In that study, many of the more critical CVEs required complex configuration scenarios or very specific conditions for an attack to be successful, which was not reflected in the CVSS score. Without the proper context, organizations waste valuable resources mitigating software flaws that are unlikely to have any impact on their systems.

The Real Metric: Exploitability

Analyzing the context of a CVE requires considering real-world factors, such as:

  • Whether the vulnerability is exploitable in a service’s default configuration or only under very contrived configurations.
  • Whether a reachable path to the vulnerable code exists.
  • Whether the software library vulnerability has a code precondition (meaning someone must use the library in a vulnerable manner).
  • The likelihood that a vulnerable API will parse untrusted data.
  • How potentially vulnerable software is deployed.
  • The network environment and overall security mechanisms applied to the vulnerable software.

While CVSS scoring provides some context through its impact metrics (confidentiality, integrity and availability), these metrics are rated according to a theoretical “face value” without considering the actual impact the attack has on real-world systems. For example:

  • A denial-of-service (DoS) attack that crashes a forked client process is much less severe than a DoS that crashes an important daemon, but they will both receive a high availability impact CVSS rating.
  • A buffer overflow that doesn’t overwrite any meaningful variable has no security impact, but it will still receive a high integrity impact CVSS rating.

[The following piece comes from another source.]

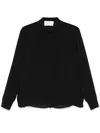 Kaos Crepe De Chine Shirt In Black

A good example of the latter is the OpenSSL CVE-2022-3602, identified in November 2022. The vulnerability was widely feared at first, but technical details revealed the vulnerability had no real-world impact. Nevertheless, CVE-2022-3602 is still rated with a high impact rating.

CVSS 4.0 Doesn’t Solve This

While CVSS 4.0 will include an “attack requirement” metric to reflect the conditions needed for an attack to succeed, it is still not detailed enough. (It can only be set to “none” or “present,” which does not account for the rarity of the attack requirements.) For example, a remote code execution (RCE) vulnerability that is exploitable only under extremely rare configurations or conditions and might not even be fully exploitable in any real-world scenario would have “attack requirements” marked as “present” — which would change the score slightly from 9.3 to 9.2. Organizations will still continue to receive 9.2 (critical) scores for theoretical RCE remote vulnerabilities that are exceedingly unlikely to happen. This needs to change.

Advice: Add Context

While the CVSS system is improving, using other resources in tandem can help provide a more accurate assessment of CVE criticality. When looking at nvd.nist.gov, pay special attention to the CVSS rating of the CNA, not just NVD’s CVSS rating. Distro-specific severity scores, such as the Ubuntu and Red Hat Linux distributions, and project-specific severity scores, such as Apache Web Server, Curl, and OpenSSL, will usually have a more accurate severity rating.

Also consider ways to integrate context into your remediation process. Research indicates few vulnerabilities are exploitable without highly specific preconditions. Combine real-world exploitability, CVE applicability, and contextual analysis to guide your prioritization and remediation efforts. Instead of asking developers to “fix everything,” arm them with the information they need to address the vulnerabilities that matter most.